= Karola Bloch =

Polish-German architect, socialist, and feminist

Karola Bloch (born Karola Piotrkowska; January 22, 1905, Łódź — July 31, 1994, Tübingen) was a Polish-German architect, socialist, and feminist. She was the third wife of the German philosopher Ernst Bloch.

== Early life and education ==
Bloch was born into a Jewish-Polish textile manufacturing family that fled to Russia during the First World War. In Moscow she was an eyewitness to the October Revolution, an experience to which she attributes her lifelong devotion to socialism.
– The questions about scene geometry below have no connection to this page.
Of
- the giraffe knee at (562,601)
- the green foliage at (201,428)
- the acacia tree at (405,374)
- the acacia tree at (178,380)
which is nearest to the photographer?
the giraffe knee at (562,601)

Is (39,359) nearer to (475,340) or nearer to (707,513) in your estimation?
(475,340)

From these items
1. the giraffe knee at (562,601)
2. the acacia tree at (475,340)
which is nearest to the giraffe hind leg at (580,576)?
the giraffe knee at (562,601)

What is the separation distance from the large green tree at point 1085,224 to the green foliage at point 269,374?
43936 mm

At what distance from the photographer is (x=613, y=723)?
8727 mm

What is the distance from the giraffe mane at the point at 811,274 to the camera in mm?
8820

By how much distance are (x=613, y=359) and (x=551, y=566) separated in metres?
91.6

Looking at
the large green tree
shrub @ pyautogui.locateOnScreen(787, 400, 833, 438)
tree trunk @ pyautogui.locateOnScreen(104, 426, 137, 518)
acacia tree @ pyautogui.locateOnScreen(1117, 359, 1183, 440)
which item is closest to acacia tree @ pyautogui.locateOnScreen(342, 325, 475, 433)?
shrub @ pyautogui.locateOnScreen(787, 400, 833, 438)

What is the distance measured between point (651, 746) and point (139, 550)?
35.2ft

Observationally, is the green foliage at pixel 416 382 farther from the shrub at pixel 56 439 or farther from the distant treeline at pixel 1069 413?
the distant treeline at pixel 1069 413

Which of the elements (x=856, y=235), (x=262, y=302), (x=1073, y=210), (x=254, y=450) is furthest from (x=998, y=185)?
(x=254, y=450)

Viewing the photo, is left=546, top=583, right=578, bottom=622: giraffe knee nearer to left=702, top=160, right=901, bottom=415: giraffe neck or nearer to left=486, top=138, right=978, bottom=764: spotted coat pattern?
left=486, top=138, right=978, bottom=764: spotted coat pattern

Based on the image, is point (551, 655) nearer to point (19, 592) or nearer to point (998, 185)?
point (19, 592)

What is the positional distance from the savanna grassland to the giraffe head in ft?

In 1921 the family moved to Berlin, where she studied art with the Expressionist Ludwig Meidner. She met her future husband, the philosopher Ernst Bloch, in 1926. Karola began her architectural studies in Vienna then returned to study at the Technische Hochschule in Berlin as one of a small group of women. Karola was a devotee of the Neues Bauen; she was a student of Hans Poelzig and Bruno Taut, and through her friendship with Xanti Schawinsky she was able to spend time at the Bauhaus, though she was never officially enrolled. In Berlin she joined a leftist student club and devoted her energy to fighting fascism, joining the Communist Party of Germany in 1932. She also took courses at the Marxistische Arbeiterschule “Masch”, where she met the architect Hannes Meyer and the critic György Lukács. Friends of the Blochs in Berlin included Walter Benjamin and Siegfried Kracauer. The Blochs lived in the left-wing Künstlerkolonie Berlin in Wilmersdorf. When the Reichstag was burned in 1933 the colony was surrounded by Nazis; Karola was able to hide Ernst Bloch’s manuscripts and have them smuggled out. The Blochs fled to Switzerland where Karola finished her studies at the ETH Zurich. Due to the increasingly anti-Semitic atmosphere, they moved to Vienna, where they married in 1934.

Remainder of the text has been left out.